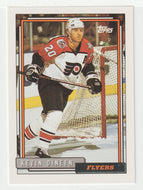 Kevin Dineen - Philadelphia Flyers (NHL Hockey Card) 1992-93 Topps # 131 Mint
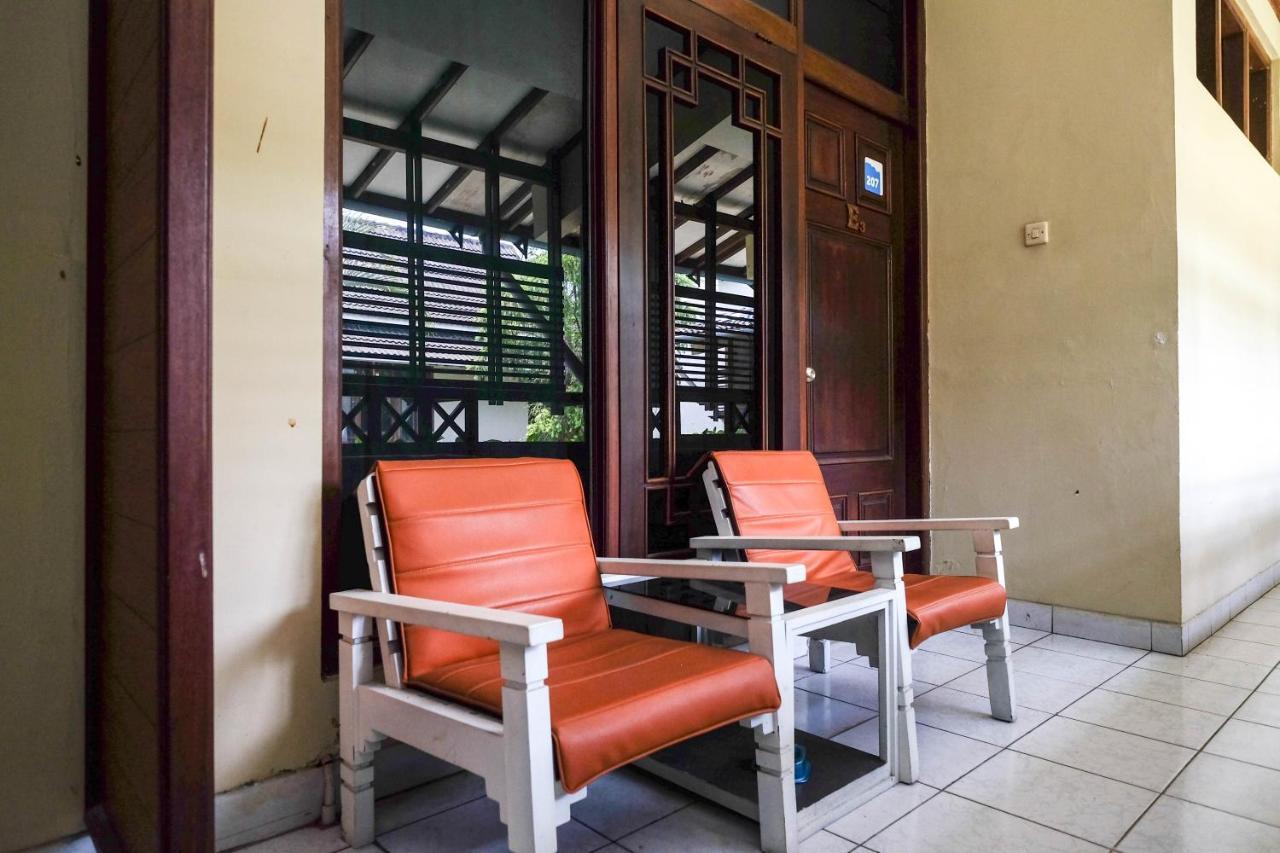 Urbanview Hotel Syariah Wisnugraha By Reddoorz ジョグジャカルタ エクステリア 写真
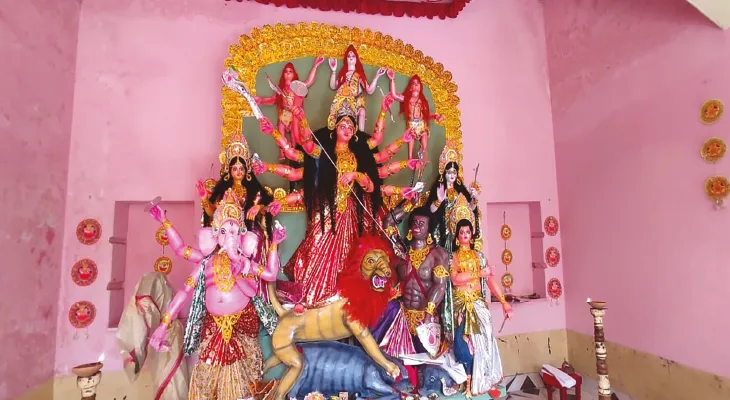 গাজোলের রানিপুরের চৌধুরীবাড়ির পুজো শুরু হয় বন্দুকের গুলি ছুড়ে
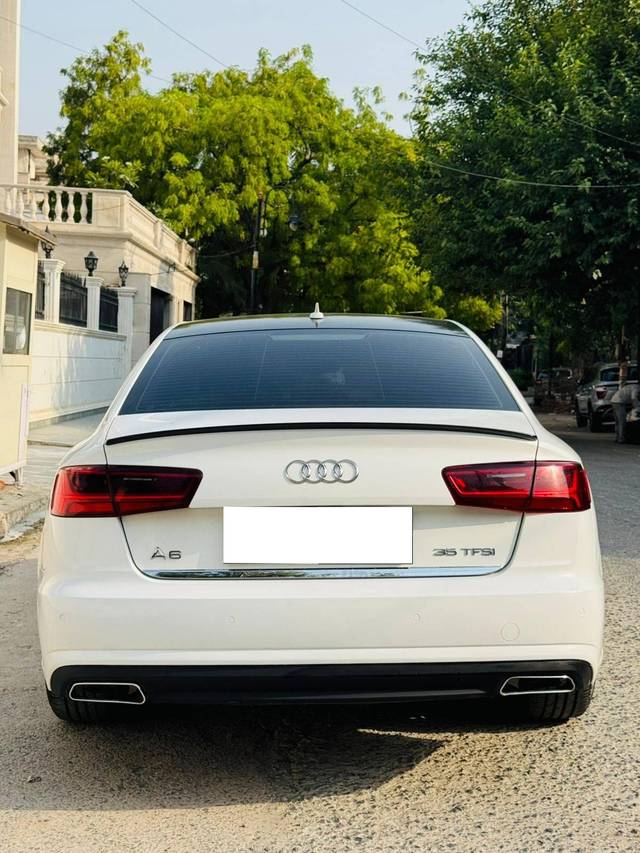 https://images10.gaadi.com/usedcar_image/4581351/original/processed_f406753fd9171fb7b1e08a4a455449b8.jpg?imwidth=6402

════

— Your goal —
The reply should hold every line of the material above, unchanged, and no pictures.

— Finished task —
 Kevin Dineen - Philadelphia Flyers (NHL Hockey Card) 1992-93 Topps # 131 Mint
 Urbanview Hotel Syariah Wisnugraha By Reddoorz ジョグジャカルタ エクステリア 写真
 গাজোলের রানিপুরের চৌধুরীবাড়ির পুজো শুরু হয় বন্দুকের গুলি ছুড়ে
 https://images10.gaadi.com/usedcar_image/4581351/original/processed_f406753fd9171fb7b1e08a4a455449b8.jpg?imwidth=6402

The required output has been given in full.